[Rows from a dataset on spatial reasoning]
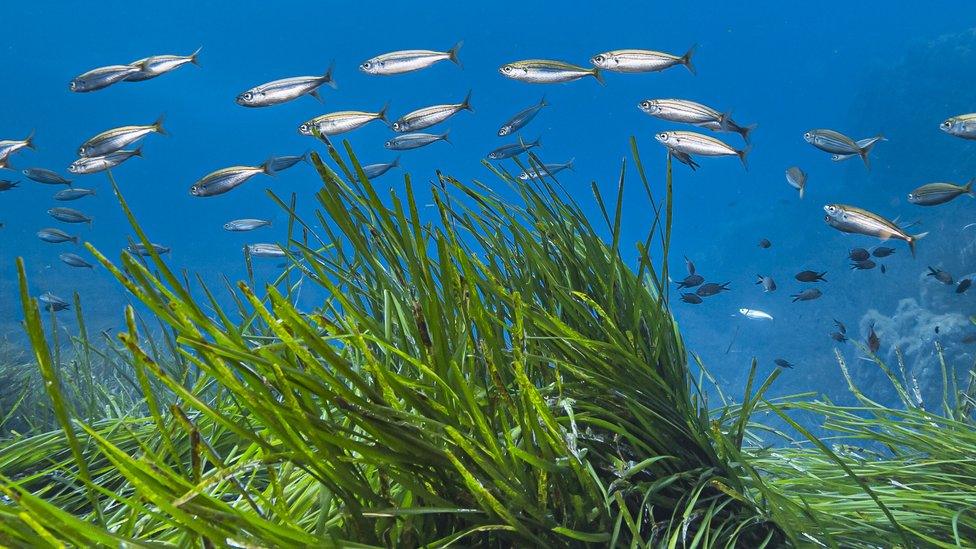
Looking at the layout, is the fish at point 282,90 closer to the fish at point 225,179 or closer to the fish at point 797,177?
the fish at point 225,179

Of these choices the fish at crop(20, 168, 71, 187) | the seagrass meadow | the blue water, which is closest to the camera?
the seagrass meadow

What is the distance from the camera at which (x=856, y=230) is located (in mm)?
5680

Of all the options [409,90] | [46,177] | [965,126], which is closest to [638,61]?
[965,126]

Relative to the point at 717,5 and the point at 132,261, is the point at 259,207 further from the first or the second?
the point at 132,261

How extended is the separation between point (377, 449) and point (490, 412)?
0.23m

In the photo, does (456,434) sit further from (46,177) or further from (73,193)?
(73,193)

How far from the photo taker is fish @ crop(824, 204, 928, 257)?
544 centimetres

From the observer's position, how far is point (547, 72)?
6359 millimetres

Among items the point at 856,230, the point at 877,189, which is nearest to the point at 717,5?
the point at 877,189

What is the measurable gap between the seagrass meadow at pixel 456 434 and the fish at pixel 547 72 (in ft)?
15.0

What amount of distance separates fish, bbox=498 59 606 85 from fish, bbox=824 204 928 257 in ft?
8.92

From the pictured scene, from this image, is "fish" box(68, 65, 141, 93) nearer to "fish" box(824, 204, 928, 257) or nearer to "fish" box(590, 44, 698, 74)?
"fish" box(590, 44, 698, 74)

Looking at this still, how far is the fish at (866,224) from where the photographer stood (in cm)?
544

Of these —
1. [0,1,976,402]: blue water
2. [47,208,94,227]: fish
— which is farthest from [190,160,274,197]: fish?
[0,1,976,402]: blue water
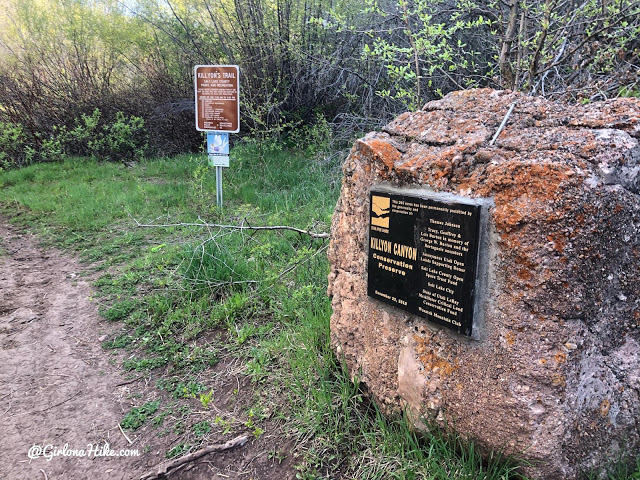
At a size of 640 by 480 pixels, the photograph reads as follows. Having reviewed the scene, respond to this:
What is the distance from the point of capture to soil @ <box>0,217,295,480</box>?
94.7 inches

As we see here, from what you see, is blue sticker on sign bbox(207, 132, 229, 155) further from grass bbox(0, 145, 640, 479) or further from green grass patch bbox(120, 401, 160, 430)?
green grass patch bbox(120, 401, 160, 430)

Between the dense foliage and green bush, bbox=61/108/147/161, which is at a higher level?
the dense foliage

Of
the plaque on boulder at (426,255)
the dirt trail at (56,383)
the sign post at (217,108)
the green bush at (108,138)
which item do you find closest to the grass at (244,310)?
the dirt trail at (56,383)

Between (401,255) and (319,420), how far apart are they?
3.23 ft

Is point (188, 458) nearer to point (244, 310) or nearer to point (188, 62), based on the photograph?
point (244, 310)

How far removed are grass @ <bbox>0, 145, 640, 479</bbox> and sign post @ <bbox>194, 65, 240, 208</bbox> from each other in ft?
2.26

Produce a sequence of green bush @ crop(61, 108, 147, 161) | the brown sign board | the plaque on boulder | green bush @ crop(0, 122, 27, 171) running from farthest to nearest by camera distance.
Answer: green bush @ crop(61, 108, 147, 161)
green bush @ crop(0, 122, 27, 171)
the brown sign board
the plaque on boulder

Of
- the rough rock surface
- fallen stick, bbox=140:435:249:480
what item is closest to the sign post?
fallen stick, bbox=140:435:249:480

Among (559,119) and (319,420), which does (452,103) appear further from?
(319,420)

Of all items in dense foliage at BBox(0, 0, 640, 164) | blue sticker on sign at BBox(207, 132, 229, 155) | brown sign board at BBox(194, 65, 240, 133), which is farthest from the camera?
dense foliage at BBox(0, 0, 640, 164)

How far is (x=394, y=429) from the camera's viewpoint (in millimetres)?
2207

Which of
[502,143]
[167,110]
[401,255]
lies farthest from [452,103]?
[167,110]

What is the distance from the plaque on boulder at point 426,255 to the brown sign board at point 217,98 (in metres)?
4.38

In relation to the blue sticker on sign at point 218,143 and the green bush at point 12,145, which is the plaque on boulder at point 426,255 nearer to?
the blue sticker on sign at point 218,143
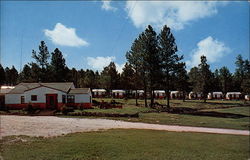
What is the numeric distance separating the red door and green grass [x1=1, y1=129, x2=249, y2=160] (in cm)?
2486

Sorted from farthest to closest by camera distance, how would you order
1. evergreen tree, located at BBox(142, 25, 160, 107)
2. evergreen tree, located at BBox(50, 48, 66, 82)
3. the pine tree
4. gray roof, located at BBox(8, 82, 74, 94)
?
the pine tree, evergreen tree, located at BBox(142, 25, 160, 107), gray roof, located at BBox(8, 82, 74, 94), evergreen tree, located at BBox(50, 48, 66, 82)

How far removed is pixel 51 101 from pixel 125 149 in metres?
29.8

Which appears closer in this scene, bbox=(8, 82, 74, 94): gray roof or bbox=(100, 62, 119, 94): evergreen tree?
bbox=(8, 82, 74, 94): gray roof

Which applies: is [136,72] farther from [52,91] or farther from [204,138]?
[204,138]

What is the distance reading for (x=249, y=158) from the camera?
12.3 meters

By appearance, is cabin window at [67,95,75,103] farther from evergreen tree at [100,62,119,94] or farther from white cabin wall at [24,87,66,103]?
evergreen tree at [100,62,119,94]

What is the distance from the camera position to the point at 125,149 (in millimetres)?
12562

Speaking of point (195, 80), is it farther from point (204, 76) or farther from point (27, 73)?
point (27, 73)

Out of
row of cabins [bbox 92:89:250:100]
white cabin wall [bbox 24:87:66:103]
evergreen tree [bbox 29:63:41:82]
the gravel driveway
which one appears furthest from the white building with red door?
the gravel driveway

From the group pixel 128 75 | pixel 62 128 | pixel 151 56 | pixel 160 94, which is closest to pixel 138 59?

## Problem requirements
Reproduce all of the material above word for word, but leave out the pictures.

## Full output
Looking at the layout, is the fish at point 282,90 closer to the fish at point 225,179 or closer to the fish at point 797,177?
the fish at point 225,179

Of these choices the fish at crop(20, 168, 71, 187) | the seagrass meadow | the blue water, which is closest to the camera?
the seagrass meadow

What is the distance from the camera at which (x=856, y=230) is located (in mm)?
5680

Of all the options [409,90] | [46,177] | [965,126], which is closest to [638,61]?
[965,126]

Relative to the point at 717,5 and the point at 132,261, is the point at 259,207 further from the first or the second?
the point at 132,261

How extended is the separation between point (377, 449) and point (490, 412)?
0.23m

In the photo, does (456,434) sit further from (46,177) or further from (73,193)?
(73,193)

How far from the photo taker is fish @ crop(824, 204, 928, 257)?
544 centimetres

From the observer's position, how far is point (547, 72)?
6359 millimetres

Among items the point at 856,230, the point at 877,189, which is nearest to the point at 717,5?
the point at 877,189

What is the measurable gap between the seagrass meadow at pixel 456 434 and the fish at pixel 547 72 (in ft)?
15.0

What amount of distance separates fish, bbox=498 59 606 85 from fish, bbox=824 204 928 257 in ft?
8.92

From the pictured scene, from this image, is "fish" box(68, 65, 141, 93) nearer to "fish" box(824, 204, 928, 257) or nearer to "fish" box(590, 44, 698, 74)?
"fish" box(590, 44, 698, 74)

Looking at this still, how far is the fish at (866,224) from where the photographer stood (in cm)?
544

Of these —
1. [0,1,976,402]: blue water
2. [47,208,94,227]: fish
— which is farthest from [190,160,274,197]: fish?
[0,1,976,402]: blue water
At a size of 640 by 480 pixels, the photograph reads as follows. Having reviewed the scene, respond to this:
What is the distance from the point of capture to soil @ <box>0,217,295,480</box>?
94.7 inches

As we see here, from what you see, is blue sticker on sign bbox(207, 132, 229, 155) further from grass bbox(0, 145, 640, 479) or further from green grass patch bbox(120, 401, 160, 430)?
green grass patch bbox(120, 401, 160, 430)

Between the dense foliage and green bush, bbox=61/108/147/161, which is at a higher level?
the dense foliage

Of
the plaque on boulder at (426,255)
the dirt trail at (56,383)
the sign post at (217,108)
the green bush at (108,138)
which item do you find closest to the grass at (244,310)?
the dirt trail at (56,383)

Between (401,255) and (319,420), how far apart are they?
3.23 ft

Is point (188, 458) nearer to point (244, 310) or nearer to point (188, 62), based on the photograph?
point (244, 310)

How far removed are grass @ <bbox>0, 145, 640, 479</bbox> and sign post @ <bbox>194, 65, 240, 208</bbox> from each other in ft?
2.26

Produce a sequence of green bush @ crop(61, 108, 147, 161) | the brown sign board | the plaque on boulder | green bush @ crop(0, 122, 27, 171) running from farthest to nearest by camera distance.
Answer: green bush @ crop(61, 108, 147, 161)
green bush @ crop(0, 122, 27, 171)
the brown sign board
the plaque on boulder

Of
- the rough rock surface
- fallen stick, bbox=140:435:249:480
what item is closest to the sign post?
fallen stick, bbox=140:435:249:480

Among (559,119) and (319,420), which does (452,103) appear further from?
(319,420)

Of all items in dense foliage at BBox(0, 0, 640, 164) | blue sticker on sign at BBox(207, 132, 229, 155) | brown sign board at BBox(194, 65, 240, 133), which is farthest from the camera?
dense foliage at BBox(0, 0, 640, 164)

How far is (x=394, y=429) from the camera's viewpoint (in millimetres)?
2207

Which of
[502,143]
[167,110]
[401,255]
lies farthest from [452,103]?
[167,110]

What is the distance from the plaque on boulder at point 426,255 to the brown sign board at point 217,98 (in metres)?
4.38

In relation to the blue sticker on sign at point 218,143 and the green bush at point 12,145, which is the plaque on boulder at point 426,255 nearer to?
the blue sticker on sign at point 218,143
What is the numeric distance separating the red door and green grass [x1=1, y1=129, x2=249, y2=160] (in cm)?
2486

Sorted from farthest to closest by camera distance, how would you order
1. evergreen tree, located at BBox(142, 25, 160, 107)
2. evergreen tree, located at BBox(50, 48, 66, 82)
3. the pine tree
4. gray roof, located at BBox(8, 82, 74, 94)
?
the pine tree, evergreen tree, located at BBox(142, 25, 160, 107), gray roof, located at BBox(8, 82, 74, 94), evergreen tree, located at BBox(50, 48, 66, 82)

How far removed is pixel 51 101 from pixel 125 149 in metres?
29.8

Which appears closer in this scene, bbox=(8, 82, 74, 94): gray roof or bbox=(100, 62, 119, 94): evergreen tree?
bbox=(8, 82, 74, 94): gray roof

Which applies: is [136,72] farther from [52,91] or farther from [204,138]?
[204,138]

What is the distance reading for (x=249, y=158) from the camera?
12.3 meters

By appearance, is cabin window at [67,95,75,103] farther from evergreen tree at [100,62,119,94] or farther from white cabin wall at [24,87,66,103]?
evergreen tree at [100,62,119,94]

What is the distance from the camera position to the point at 125,149 (in millimetres)?
12562

Speaking of point (195, 80), is it farther from point (204, 76) or farther from point (27, 73)?
point (27, 73)

Out of
row of cabins [bbox 92:89:250:100]
white cabin wall [bbox 24:87:66:103]
evergreen tree [bbox 29:63:41:82]
the gravel driveway
which one appears furthest from the white building with red door?
the gravel driveway

From the group pixel 128 75 | pixel 62 128 | pixel 151 56 | pixel 160 94, which is closest to pixel 138 59?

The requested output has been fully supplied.